Writing better-performing loops in Caché ObjectScript

The topic of for/while loop performance in Caché ObjectScript came up in discussion recently, and I'd like to share some thoughts/best practices with the rest of the community. While this is a basic topic in itself, it's easy to overlook the performance implications of otherwise-reasonable approaches. In short, loops iterating over $ListBuild lists with $ListNext or over a local array with $Order are the fastest options.

As a motivating example, we will consider looping over the pieces of a comma-delimited string.

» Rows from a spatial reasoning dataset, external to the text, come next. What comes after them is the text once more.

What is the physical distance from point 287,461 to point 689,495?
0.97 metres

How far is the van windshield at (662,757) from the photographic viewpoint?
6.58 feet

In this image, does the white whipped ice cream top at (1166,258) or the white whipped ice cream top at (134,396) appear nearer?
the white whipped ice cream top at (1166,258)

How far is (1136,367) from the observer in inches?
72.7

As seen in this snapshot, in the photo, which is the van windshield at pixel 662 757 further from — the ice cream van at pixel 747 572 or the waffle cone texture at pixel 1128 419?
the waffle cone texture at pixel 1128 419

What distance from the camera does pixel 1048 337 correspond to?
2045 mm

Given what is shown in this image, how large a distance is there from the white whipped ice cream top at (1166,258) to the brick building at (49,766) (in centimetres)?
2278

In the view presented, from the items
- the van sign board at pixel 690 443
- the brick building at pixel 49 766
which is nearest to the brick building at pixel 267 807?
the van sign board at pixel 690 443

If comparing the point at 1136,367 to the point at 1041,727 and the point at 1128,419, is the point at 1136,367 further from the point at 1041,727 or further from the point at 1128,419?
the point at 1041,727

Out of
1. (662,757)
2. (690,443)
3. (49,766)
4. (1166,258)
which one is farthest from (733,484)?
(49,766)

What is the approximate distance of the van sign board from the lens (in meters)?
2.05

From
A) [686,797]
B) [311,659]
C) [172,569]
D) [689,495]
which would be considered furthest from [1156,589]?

A natural way to write such a loop, in minimal code, is:

For i=1:1:$Length(string,",") {
	Set piece = $Piece(string,",",i)
	//Do something with piece...
}

This is straightforward, although many coding style guidelines might suggest:

Set n = $Length(string,",")
For i=1:1:n {
	Set piece = $Piece(string,",",i)
	//Do something with piece...
}

There isn't actually a performance difference between the two, since the end condition is not evaluated for each iteration. (I originally had this wrong - thanks to Mark for pointing out that it's just a style concern and not a performance issue.)

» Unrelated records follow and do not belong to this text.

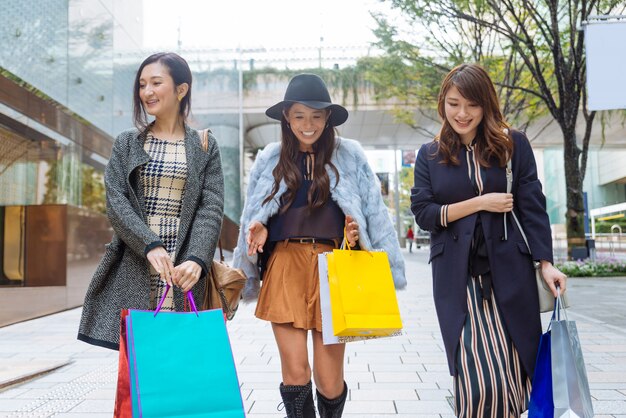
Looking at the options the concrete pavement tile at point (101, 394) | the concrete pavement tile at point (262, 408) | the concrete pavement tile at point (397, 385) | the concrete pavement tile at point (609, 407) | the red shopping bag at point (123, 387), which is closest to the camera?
the red shopping bag at point (123, 387)

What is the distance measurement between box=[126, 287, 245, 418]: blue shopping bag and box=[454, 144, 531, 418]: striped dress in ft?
2.89

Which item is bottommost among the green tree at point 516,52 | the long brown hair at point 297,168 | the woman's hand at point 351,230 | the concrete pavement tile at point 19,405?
the concrete pavement tile at point 19,405

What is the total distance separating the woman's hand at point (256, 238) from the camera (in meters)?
2.72

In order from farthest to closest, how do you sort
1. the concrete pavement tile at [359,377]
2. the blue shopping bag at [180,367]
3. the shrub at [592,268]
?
the shrub at [592,268] → the concrete pavement tile at [359,377] → the blue shopping bag at [180,367]

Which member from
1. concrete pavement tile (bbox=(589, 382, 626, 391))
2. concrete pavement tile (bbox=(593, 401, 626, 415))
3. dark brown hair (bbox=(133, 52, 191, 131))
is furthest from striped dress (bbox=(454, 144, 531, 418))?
concrete pavement tile (bbox=(589, 382, 626, 391))

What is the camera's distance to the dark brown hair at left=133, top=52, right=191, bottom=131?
238cm

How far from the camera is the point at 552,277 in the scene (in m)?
2.30

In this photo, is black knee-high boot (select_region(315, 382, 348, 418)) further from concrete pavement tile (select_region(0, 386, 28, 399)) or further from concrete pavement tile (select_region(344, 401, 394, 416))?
concrete pavement tile (select_region(0, 386, 28, 399))

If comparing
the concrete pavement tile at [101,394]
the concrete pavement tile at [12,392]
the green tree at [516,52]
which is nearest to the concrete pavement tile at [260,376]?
the concrete pavement tile at [101,394]

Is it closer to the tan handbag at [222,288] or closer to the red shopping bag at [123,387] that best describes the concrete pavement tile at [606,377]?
the tan handbag at [222,288]

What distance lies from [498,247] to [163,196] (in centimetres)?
130

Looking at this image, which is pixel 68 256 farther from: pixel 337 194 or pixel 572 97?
pixel 572 97

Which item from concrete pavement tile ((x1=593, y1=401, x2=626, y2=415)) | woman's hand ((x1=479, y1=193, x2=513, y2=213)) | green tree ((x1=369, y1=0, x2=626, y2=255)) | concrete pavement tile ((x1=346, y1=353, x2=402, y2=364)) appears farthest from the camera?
green tree ((x1=369, y1=0, x2=626, y2=255))

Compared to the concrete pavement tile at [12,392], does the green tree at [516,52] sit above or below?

For the case of a delimited string, we can achieve better performance. As the string gets longer, $Piece(string,",",i) becomes more expensive: it must walk the string up to the end of the ith piece. This can be improved by using $ListBuild lists. For example, using $ListFromString, $ListLength, and $List:

Set list = $ListFromString(string,",")
Set n = $ListLength(list)
For i=1:1:n {
	Set piece = $List(list,i)
	//Do something with piece...
}

This will typically perform better than $Length/$Piece, particularly when the pieces are longer. In the $Length/$Piece approach, each of the n iterations scans the characters in the first i pieces. In the $ListFromString/$ListLength/$List approach, it now follows i pointers in the $ListBuild structure for each of the n iterations. We would expect this to perform better, and it does, but the execution time is still O(n2). Assuming that the loop will not change the list, we can do better - O(n) - by using $ListNext:

Set list = $ListFromString(string,",")
Set pointer = 0
While $ListNext(list,pointer,piece) {
	//Do something with piece...
}

Rather than following pointers through the list from the beginning to the ith piece each time like $List does, the variable “pointer” keeps track of the current position in the list. Therefore, instead of n(n+1)/2 total “follow the pointer” operations (i in each of the n iterations for $List), there are now just n of them (one in each iteration for $ListNext).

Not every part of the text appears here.